Le beef entre T.I. et Ludacris fut un des grands épisodes rap sudiste de l’été 2004. On garde tous en mémoire « Stomp » sur l’album de Young Buck (Straight Outta Ca$hville) où les deux protagonistes se sont affrontés verbalement sur les différentes version de ce morceau véner’, et c’est finalement Luda a eu le dernier mot sur l’auto-proclamé King Of South avec « Stay off the TIP of my dick ».
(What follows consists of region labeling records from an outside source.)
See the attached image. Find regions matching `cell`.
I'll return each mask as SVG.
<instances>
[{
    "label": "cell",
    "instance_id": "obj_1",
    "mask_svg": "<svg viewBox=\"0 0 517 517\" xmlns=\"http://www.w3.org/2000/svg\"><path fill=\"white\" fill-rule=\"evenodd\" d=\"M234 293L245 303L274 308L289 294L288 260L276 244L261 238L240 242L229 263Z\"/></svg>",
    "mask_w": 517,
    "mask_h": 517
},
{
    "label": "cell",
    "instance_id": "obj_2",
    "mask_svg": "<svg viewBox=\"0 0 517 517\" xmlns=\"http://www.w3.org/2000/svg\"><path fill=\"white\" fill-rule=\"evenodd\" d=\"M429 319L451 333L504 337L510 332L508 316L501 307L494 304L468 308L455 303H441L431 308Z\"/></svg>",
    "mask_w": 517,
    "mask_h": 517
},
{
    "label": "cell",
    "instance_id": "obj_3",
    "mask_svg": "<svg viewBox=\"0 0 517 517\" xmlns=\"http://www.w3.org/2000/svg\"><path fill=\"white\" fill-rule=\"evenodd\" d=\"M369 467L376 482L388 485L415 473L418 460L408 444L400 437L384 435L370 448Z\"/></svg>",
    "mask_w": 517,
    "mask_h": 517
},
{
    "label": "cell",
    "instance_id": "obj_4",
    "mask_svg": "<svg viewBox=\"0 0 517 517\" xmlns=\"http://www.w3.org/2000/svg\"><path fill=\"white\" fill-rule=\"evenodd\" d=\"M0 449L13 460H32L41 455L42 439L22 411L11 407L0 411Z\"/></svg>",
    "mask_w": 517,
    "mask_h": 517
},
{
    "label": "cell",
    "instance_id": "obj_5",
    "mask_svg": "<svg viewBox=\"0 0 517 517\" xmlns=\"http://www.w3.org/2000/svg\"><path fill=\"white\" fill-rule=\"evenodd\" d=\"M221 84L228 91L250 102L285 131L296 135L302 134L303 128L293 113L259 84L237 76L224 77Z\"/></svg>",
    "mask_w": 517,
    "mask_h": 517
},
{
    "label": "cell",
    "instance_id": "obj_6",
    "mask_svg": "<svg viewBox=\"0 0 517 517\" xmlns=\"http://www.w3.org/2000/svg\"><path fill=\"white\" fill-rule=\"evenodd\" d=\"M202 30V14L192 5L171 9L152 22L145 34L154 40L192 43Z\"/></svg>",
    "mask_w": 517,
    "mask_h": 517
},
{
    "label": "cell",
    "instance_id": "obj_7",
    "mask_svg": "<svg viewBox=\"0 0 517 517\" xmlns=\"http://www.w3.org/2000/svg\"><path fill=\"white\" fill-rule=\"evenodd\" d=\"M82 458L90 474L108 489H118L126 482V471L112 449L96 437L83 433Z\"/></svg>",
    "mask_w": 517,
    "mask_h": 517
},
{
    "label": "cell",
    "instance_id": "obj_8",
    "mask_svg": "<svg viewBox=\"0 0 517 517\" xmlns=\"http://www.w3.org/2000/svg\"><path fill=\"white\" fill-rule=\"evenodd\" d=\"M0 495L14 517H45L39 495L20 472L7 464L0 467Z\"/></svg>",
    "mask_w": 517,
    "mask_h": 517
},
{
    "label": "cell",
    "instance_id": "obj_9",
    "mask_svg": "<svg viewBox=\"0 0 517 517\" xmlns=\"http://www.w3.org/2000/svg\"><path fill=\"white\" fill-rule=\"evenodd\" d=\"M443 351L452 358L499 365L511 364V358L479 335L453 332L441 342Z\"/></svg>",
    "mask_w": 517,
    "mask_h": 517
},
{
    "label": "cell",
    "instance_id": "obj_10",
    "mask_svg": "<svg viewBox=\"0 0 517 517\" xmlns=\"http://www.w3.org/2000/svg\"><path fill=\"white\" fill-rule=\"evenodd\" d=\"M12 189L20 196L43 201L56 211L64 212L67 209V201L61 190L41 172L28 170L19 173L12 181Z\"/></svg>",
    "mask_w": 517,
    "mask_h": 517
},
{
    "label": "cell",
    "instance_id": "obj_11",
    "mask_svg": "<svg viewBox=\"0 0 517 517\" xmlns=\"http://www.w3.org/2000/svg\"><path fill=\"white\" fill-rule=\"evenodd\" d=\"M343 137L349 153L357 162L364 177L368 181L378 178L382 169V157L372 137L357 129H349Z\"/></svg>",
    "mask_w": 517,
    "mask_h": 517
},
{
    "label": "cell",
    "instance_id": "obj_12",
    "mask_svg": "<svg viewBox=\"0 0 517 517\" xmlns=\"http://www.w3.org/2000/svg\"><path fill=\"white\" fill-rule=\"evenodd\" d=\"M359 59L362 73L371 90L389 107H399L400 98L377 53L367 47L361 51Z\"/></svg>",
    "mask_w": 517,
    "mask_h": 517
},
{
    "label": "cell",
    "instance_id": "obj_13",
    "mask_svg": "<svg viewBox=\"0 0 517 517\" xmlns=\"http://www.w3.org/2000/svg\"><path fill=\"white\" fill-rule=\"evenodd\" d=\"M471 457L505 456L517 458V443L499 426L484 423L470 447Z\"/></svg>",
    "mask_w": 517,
Non content de ce coup de revers, le jeune T.I. (24 ans à l’époque) a mis les bouchées doubles avec Urban Legend son troisième LP, pour se mesurer aux prochaines sorties de Ludacris et Lil Flip, son autre Nemesis sur le terrain Dirty South mainstream. Il faut dire que le rappeur avait la rage puisqu’il venait de vivre peu avant son premier épisode pénitencier. Par conséquent, la liste des producteurs est impressionnante pour l’époque : le roi du crunk Lil Jon, The Neptunes qui l’aident depuis I’m Serious, Jazze Pha, Mannie Fresh et KLC pour la touche Nouvelle-Orléans, Daz Dillinger (« My Life« ), Scott Storch, David Banner, Swizz Beatz… La liste-A comme disent les cairns. Moins d’invités mais non des moindres : Nelly, Lil Kim, Trick Daddy, B.G., Lil Wayne quand il n’était pas devenu l’alien qu’il est aujourd’hui, etc… Certes T.I. a mis un peu de côté la trap music qu’il a initié avec ses deux premiers opus dans le but affirmée de faire un putsch en se donnant les moyens de ses ambitions.

Chronique originale écrite en Novembre 2004.